Thailand stated on Friday that it will cease its highly ridiculed pre-registration process for foreign tourists, and that face masks will no longer be required to be worn in public, in reaction to a slower COVID-19 spread.

Tourism Minister Pipat Ratchakitprakan said that the “Thailand Pass” system, which requires international tourists to obtain consent from Thai officers ahead of time, shall be phased down beginning July 1, removing one of the nation’s last remaining travel limitations.

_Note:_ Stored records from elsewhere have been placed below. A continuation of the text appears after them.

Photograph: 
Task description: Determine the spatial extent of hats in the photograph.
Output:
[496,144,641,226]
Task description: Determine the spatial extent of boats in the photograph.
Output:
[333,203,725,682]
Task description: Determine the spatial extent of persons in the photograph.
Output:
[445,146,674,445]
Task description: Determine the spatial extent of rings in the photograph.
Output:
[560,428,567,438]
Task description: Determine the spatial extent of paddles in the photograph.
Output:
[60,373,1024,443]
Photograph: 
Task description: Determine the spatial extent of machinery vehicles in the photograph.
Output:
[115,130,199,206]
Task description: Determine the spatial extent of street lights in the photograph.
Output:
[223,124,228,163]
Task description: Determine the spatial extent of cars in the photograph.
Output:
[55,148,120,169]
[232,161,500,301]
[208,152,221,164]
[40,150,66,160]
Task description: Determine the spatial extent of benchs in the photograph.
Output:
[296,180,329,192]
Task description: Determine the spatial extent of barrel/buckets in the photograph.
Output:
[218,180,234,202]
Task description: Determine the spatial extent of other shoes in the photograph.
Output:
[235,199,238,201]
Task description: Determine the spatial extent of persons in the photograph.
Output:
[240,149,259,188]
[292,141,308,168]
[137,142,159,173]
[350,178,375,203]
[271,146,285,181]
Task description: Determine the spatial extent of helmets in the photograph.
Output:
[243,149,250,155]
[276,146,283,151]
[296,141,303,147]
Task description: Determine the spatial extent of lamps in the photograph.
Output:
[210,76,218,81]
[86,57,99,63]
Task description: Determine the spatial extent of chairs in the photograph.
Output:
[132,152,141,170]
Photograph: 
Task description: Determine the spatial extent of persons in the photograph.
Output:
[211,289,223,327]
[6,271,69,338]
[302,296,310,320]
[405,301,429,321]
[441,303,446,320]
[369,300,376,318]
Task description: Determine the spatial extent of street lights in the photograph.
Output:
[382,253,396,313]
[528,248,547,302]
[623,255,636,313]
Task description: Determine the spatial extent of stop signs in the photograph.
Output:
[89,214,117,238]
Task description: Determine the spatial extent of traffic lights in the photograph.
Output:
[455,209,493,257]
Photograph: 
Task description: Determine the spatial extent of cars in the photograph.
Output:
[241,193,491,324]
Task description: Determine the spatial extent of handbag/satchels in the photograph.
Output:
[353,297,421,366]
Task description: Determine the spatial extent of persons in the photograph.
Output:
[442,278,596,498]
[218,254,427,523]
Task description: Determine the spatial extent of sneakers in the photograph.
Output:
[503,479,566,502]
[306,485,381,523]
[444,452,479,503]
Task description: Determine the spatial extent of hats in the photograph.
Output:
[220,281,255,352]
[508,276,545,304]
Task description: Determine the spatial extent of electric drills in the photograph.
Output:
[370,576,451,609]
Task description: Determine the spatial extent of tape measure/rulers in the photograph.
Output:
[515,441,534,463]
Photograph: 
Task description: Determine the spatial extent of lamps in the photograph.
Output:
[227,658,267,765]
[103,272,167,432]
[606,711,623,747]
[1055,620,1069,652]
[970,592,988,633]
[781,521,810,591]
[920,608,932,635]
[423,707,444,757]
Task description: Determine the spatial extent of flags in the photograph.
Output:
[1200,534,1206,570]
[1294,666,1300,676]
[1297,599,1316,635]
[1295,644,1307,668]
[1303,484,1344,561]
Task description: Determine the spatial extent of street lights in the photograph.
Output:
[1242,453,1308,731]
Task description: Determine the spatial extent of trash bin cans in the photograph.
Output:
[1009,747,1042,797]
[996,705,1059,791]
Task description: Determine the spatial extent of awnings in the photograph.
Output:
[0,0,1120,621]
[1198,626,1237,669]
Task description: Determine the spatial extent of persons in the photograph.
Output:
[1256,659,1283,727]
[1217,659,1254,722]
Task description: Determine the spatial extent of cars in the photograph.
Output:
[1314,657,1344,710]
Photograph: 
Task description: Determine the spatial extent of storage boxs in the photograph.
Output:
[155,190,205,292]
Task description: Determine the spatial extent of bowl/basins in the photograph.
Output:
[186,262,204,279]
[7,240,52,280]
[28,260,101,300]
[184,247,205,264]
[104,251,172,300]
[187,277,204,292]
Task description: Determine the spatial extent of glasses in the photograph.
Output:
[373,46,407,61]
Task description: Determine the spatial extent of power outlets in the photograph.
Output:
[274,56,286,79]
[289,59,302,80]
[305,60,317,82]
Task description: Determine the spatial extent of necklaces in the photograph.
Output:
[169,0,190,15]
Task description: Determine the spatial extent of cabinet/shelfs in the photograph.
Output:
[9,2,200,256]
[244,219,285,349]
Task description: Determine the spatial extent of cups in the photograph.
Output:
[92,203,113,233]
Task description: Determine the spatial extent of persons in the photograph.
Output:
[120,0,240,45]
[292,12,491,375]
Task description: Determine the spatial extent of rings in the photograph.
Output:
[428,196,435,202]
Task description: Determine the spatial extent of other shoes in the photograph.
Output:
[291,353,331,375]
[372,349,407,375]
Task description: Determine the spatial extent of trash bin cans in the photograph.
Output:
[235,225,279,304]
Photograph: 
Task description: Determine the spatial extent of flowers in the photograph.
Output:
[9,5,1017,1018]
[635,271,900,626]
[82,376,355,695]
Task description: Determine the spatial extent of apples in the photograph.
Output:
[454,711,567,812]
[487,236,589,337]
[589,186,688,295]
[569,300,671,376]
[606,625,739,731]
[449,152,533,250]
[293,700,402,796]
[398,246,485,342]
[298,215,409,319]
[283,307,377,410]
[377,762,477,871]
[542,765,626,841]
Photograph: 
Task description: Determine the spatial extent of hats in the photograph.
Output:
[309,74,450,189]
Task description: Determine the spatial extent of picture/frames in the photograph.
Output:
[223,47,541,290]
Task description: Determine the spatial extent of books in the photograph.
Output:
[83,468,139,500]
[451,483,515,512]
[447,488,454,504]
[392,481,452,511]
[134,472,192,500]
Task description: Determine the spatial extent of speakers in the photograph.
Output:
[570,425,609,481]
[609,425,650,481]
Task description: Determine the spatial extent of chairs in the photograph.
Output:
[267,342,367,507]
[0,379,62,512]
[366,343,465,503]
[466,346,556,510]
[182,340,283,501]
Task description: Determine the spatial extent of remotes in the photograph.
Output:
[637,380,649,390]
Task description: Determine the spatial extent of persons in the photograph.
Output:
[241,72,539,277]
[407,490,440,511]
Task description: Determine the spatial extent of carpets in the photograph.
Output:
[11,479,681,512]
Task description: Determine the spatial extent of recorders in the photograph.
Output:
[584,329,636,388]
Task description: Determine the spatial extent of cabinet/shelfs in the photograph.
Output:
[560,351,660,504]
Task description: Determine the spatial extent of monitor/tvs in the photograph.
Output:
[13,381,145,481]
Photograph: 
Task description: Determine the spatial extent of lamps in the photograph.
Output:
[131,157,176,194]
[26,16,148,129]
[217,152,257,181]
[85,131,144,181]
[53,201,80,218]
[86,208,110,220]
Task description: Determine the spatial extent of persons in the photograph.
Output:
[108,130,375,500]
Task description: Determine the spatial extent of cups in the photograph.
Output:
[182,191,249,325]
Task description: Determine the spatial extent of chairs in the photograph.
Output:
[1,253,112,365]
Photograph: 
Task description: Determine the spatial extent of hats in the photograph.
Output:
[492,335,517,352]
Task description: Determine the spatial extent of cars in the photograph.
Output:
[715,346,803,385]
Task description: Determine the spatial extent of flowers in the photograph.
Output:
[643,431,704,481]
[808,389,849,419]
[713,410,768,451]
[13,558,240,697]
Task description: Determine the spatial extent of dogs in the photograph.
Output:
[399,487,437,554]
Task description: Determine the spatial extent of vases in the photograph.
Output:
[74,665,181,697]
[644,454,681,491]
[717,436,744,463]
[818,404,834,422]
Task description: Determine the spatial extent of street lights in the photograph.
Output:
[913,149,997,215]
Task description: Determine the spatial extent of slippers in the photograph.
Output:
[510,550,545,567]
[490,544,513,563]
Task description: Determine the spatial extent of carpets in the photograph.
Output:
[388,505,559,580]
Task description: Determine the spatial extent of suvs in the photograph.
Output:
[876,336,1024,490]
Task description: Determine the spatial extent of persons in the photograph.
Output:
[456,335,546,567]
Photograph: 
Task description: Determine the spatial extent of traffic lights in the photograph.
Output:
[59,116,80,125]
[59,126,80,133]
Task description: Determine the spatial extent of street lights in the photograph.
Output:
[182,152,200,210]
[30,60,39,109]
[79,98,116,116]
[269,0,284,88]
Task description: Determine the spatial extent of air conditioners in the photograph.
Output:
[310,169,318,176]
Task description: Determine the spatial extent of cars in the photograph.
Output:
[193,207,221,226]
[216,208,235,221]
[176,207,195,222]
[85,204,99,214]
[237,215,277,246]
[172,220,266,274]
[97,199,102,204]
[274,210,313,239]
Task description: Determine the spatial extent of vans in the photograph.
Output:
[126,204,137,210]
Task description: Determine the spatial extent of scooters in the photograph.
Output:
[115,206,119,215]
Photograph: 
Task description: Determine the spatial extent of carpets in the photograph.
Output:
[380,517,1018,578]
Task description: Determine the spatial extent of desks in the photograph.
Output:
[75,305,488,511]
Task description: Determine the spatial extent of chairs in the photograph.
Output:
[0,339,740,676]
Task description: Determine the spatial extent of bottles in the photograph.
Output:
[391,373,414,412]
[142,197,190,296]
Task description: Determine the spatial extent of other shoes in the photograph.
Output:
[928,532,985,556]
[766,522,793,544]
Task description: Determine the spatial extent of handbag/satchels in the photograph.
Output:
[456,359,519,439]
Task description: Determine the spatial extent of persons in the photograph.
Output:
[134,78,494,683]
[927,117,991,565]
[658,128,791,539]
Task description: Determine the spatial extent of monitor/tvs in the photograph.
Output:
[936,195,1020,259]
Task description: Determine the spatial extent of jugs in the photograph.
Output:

Thailand is one of the world’s most popular tourist destinations, but the country’s requirement that international tourists submit of documentation, ranging from vaccination and swab test certifications to medical insurance and hotel reservations, has hampered the sector’s recovery.
Despite relaxed quarantine laws, Thailand received over 40 million visitors in 2019, down from less than 1% the year before.

Though tourism has rebounded in recent months, the industry continues to experience enormous job and business losses in a sector that accounts for roughly 12% of Thailand’s GDP.
Face masks will be optional starting next month, according to the coronavirus task group, but they should be worn in crowded settings or if you have a medical concern.

COVID-19 has claimed the lives of approximately 30,000 Thais, although the disease has been well-managed thanks to a vaccination rate of 80%.